(Entries drawn from a collection)
"""

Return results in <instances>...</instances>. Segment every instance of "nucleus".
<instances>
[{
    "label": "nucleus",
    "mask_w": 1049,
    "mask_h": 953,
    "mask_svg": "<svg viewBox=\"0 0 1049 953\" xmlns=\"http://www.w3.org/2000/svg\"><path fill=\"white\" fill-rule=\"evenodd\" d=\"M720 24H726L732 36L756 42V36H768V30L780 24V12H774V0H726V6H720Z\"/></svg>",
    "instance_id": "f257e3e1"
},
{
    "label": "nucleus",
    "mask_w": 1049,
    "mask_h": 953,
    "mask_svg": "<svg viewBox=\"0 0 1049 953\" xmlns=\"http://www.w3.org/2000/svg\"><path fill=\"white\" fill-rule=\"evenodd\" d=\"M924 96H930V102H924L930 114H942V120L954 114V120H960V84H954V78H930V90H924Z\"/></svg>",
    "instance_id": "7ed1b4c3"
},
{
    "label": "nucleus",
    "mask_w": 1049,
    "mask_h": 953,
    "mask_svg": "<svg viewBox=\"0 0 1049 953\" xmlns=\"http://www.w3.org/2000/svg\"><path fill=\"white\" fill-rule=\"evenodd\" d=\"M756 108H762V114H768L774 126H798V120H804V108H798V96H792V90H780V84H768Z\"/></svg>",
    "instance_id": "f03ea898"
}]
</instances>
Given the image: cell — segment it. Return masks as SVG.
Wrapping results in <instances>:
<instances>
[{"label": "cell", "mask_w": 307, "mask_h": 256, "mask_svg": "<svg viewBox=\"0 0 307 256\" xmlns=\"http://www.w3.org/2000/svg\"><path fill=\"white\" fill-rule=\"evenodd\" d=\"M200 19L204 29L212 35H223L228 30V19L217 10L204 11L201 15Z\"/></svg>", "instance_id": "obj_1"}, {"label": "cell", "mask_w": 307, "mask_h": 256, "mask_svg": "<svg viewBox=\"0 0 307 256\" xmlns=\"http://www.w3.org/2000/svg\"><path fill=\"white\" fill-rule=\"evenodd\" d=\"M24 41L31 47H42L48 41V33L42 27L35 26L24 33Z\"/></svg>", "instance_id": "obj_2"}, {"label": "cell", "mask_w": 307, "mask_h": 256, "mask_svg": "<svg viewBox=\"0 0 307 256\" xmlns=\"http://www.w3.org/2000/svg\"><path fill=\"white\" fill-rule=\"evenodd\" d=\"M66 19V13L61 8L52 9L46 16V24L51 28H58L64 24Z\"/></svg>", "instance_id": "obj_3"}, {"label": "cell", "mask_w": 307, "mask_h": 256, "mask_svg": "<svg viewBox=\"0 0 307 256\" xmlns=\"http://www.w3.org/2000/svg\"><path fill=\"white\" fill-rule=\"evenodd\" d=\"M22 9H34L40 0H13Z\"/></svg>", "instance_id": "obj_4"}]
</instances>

"""

■ **Task**:
Count the lines in the rows above that contain the string "cell", treating uppercase and lowercase as different, and give only the number.

■ **In response**:
2